Strap in folks. It’s a looong way down from here.

by Adam Taggart

In my earlier piece this year A Hard Rain’s a-Gonna Fall, I recounted how David Tepper accurately predicted the massive ramp in asset prices that the Fed (and its brethren central banks) would cause with their QE efforts:

As the Federal Reserve kicked off its second round of quantitative easing in the aftermath of the Great Financial Crisis, hedge fund manager David Tepper predicted that nearly all assets would rise tremendously in response.

“The Fed just announced: We want economic growth, and we don’t care if there’s inflation… have they ever said that before?”

He then famously uttered the line “You gotta love a put”, referring to the Fed’s declared willingness to print $trillions to backstop the economy and financial makets.

Nine years later we see that Tepper was right, likely even more so than he realized at the time.

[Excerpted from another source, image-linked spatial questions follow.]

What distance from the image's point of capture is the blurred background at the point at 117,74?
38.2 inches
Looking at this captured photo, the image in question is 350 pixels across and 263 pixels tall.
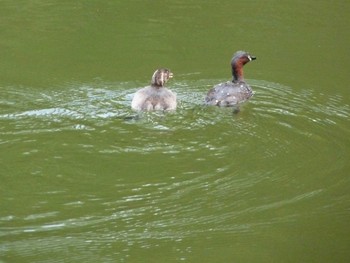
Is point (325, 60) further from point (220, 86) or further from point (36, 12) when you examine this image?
point (36, 12)

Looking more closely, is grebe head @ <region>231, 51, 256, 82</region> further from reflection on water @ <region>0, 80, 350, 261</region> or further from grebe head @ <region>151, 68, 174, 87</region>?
grebe head @ <region>151, 68, 174, 87</region>

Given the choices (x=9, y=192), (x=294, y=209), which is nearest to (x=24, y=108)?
(x=9, y=192)

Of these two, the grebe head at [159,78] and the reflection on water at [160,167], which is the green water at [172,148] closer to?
the reflection on water at [160,167]

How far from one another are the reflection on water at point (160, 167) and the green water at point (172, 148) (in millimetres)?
15

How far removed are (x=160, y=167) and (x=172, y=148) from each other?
378mm

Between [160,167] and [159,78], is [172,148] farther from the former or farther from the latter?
[159,78]

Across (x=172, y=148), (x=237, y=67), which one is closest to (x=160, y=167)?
(x=172, y=148)

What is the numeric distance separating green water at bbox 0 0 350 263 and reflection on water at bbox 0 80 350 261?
0.02 metres

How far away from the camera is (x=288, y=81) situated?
33.4 ft

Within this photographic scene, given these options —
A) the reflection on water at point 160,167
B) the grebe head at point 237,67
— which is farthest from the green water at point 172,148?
the grebe head at point 237,67

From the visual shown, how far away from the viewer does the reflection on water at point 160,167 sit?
6.75m

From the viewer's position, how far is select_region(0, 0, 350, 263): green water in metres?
6.64

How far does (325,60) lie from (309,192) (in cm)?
402

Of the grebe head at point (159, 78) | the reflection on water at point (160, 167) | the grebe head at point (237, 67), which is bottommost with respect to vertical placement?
the reflection on water at point (160, 167)
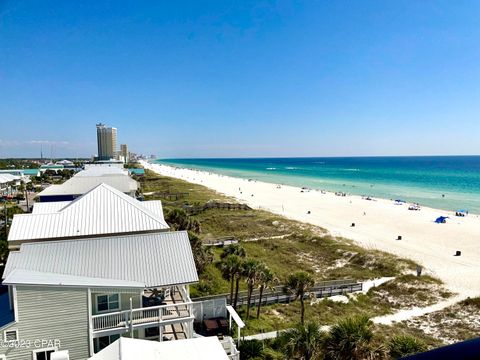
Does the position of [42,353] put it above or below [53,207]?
below

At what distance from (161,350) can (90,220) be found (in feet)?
36.6

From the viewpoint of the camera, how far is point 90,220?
1855cm

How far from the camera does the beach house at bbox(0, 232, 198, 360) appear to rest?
11688 mm

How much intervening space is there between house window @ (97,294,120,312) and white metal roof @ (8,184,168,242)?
5294 mm

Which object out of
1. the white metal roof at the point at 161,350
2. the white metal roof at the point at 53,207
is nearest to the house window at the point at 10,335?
the white metal roof at the point at 161,350

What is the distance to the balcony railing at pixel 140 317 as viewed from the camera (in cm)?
Result: 1276

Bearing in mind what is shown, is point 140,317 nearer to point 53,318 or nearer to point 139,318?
point 139,318

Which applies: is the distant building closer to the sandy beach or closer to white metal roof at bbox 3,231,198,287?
the sandy beach

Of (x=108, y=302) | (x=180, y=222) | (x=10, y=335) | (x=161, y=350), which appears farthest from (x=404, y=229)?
(x=10, y=335)

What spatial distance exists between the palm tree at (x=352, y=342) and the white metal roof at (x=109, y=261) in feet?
20.7

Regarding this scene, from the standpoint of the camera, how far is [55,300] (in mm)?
11898

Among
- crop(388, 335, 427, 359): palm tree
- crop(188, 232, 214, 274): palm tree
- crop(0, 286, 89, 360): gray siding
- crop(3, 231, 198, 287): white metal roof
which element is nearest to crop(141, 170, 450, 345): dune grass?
crop(188, 232, 214, 274): palm tree

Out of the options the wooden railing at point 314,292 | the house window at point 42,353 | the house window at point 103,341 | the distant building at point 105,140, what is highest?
the distant building at point 105,140

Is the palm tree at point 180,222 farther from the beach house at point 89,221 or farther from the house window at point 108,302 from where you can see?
the house window at point 108,302
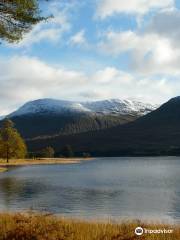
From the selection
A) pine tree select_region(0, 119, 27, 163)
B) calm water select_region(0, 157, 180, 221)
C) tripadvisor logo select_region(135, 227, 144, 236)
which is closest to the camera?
tripadvisor logo select_region(135, 227, 144, 236)

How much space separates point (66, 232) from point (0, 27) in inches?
529

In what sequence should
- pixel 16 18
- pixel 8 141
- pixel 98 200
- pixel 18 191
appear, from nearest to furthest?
pixel 16 18 < pixel 98 200 < pixel 18 191 < pixel 8 141

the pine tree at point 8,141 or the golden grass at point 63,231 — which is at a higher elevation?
the pine tree at point 8,141

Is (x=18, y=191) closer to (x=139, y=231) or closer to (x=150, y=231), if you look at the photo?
(x=139, y=231)

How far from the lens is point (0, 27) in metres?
28.0

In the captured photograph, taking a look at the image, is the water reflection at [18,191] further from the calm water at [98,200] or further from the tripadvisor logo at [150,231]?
the tripadvisor logo at [150,231]

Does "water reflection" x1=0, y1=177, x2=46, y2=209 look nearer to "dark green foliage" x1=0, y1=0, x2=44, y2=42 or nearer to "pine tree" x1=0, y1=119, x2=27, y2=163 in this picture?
"dark green foliage" x1=0, y1=0, x2=44, y2=42

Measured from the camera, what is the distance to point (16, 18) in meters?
28.2

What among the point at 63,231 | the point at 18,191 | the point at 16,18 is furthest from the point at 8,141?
the point at 63,231

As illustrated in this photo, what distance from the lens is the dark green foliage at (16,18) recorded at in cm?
2748

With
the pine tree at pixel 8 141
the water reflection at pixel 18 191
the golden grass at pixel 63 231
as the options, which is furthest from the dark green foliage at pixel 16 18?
the pine tree at pixel 8 141

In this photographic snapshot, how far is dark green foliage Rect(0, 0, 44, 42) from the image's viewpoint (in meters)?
27.5

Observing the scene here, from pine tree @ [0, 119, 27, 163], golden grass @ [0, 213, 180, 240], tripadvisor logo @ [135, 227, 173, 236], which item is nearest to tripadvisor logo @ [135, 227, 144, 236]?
tripadvisor logo @ [135, 227, 173, 236]

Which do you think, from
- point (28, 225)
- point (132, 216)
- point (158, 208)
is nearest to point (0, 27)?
point (28, 225)
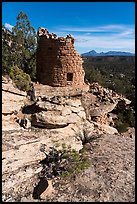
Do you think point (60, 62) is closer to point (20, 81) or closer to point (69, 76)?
point (69, 76)

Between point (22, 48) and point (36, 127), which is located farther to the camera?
point (22, 48)

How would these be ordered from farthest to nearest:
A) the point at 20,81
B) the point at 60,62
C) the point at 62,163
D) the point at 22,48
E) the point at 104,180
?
the point at 22,48 < the point at 60,62 < the point at 20,81 < the point at 62,163 < the point at 104,180

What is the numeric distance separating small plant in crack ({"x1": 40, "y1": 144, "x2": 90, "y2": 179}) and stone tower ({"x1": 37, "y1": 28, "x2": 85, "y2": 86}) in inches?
149

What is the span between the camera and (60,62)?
11500mm

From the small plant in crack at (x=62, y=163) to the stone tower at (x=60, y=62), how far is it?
378 centimetres

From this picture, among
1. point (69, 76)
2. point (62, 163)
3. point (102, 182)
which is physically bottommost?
point (102, 182)

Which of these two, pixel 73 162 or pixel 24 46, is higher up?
pixel 24 46

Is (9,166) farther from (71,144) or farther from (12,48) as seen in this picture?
(12,48)

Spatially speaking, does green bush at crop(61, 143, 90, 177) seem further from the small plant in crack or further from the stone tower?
the stone tower

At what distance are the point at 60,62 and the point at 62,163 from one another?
15.9ft

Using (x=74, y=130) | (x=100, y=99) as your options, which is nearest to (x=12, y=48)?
(x=100, y=99)

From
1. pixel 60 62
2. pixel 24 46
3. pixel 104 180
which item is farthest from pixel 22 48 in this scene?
pixel 104 180

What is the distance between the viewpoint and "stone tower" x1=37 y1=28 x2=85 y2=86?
11508mm

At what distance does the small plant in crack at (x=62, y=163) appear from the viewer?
309 inches
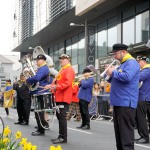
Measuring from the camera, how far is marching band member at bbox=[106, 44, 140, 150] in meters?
6.12

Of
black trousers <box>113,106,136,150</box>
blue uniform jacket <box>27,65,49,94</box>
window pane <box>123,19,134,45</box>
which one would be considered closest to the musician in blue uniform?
blue uniform jacket <box>27,65,49,94</box>

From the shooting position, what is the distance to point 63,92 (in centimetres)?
878

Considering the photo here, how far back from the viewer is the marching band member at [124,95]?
612cm

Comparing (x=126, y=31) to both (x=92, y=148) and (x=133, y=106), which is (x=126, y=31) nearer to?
(x=92, y=148)

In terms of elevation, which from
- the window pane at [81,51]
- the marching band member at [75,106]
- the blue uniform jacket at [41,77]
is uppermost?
the window pane at [81,51]

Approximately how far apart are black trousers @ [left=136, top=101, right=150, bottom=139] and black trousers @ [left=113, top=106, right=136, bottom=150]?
283cm

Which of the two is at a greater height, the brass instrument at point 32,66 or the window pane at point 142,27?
the window pane at point 142,27

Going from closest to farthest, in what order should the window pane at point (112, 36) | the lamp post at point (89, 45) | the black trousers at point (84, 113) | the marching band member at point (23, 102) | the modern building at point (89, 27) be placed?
the black trousers at point (84, 113), the marching band member at point (23, 102), the modern building at point (89, 27), the window pane at point (112, 36), the lamp post at point (89, 45)

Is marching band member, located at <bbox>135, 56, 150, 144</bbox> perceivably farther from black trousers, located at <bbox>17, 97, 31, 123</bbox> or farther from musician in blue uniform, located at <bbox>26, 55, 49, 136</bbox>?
black trousers, located at <bbox>17, 97, 31, 123</bbox>

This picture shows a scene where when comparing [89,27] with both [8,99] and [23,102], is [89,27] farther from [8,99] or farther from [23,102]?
[23,102]

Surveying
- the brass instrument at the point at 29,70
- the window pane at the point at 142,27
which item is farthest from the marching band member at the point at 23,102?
the window pane at the point at 142,27

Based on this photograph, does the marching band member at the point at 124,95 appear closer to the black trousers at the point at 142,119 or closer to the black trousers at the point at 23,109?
the black trousers at the point at 142,119

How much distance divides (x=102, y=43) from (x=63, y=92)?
20950mm

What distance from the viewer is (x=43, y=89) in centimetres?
970
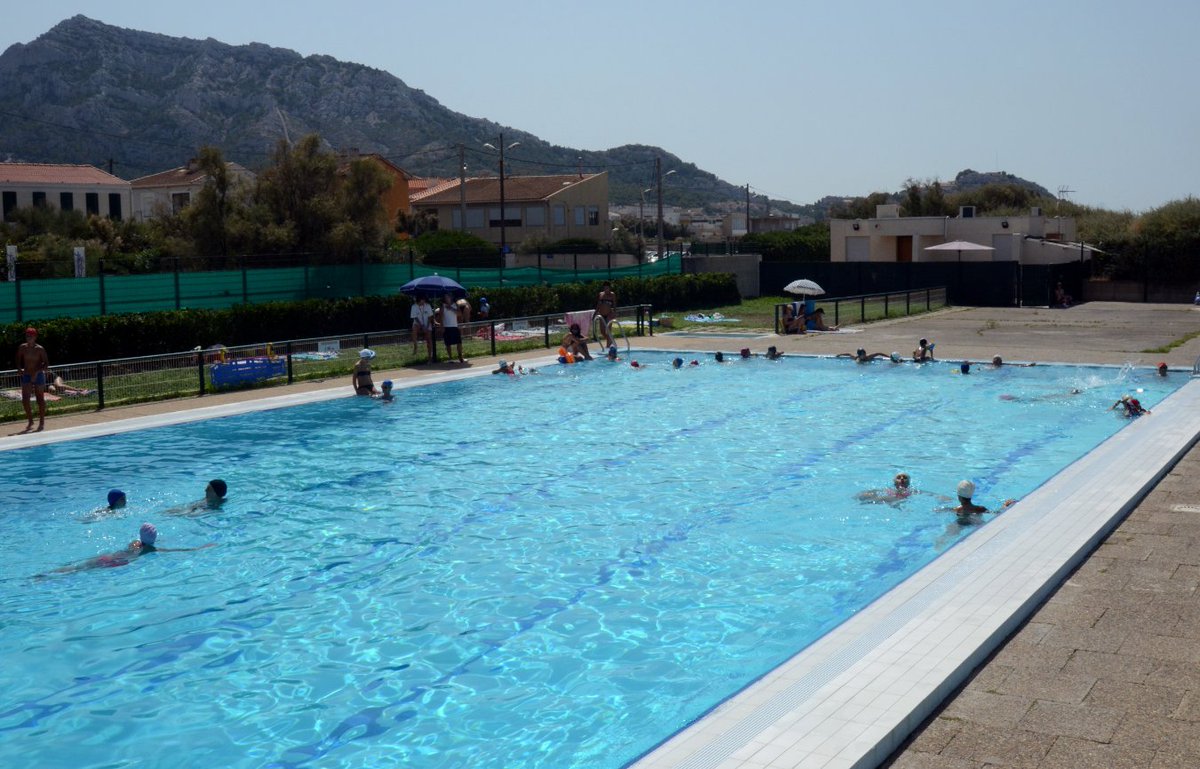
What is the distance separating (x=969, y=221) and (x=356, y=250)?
94.2 feet

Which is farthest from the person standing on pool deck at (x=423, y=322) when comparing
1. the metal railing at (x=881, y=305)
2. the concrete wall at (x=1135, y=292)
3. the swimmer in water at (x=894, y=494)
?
the concrete wall at (x=1135, y=292)

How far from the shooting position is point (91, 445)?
15984mm

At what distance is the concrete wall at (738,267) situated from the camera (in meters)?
43.9

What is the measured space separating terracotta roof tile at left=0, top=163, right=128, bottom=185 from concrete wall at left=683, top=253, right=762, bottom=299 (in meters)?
57.0

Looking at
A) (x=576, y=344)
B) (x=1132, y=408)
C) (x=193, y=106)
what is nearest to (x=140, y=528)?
(x=1132, y=408)

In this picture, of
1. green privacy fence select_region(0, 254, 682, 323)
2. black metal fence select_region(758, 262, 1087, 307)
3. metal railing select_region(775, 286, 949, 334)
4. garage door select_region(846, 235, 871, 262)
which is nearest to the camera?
green privacy fence select_region(0, 254, 682, 323)

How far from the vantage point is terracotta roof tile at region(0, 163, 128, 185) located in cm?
7919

As if we needed another sign that the Everything Bubble has popped, Tepper just said this (per CNBC):

“1. Powell basically told you the Fed put is dead.

2. Everyone is tight. Chinese money growth plummeting. ECB cutting the last of QE. And Fed still in tightening mode.

3. The net biggest issuance of Treasuries and worldwide fixed income is coming next year. Something is going to get crowded out. Bonds stocks etc.

4. Oh and there is this trade war question. I think we should be having a fight with China on different issues. But it is not conducive to confidence. Freezing some worldwide activity.

5. Cash is not so bad. ”

Strap in folks. It’s a looong way down from here.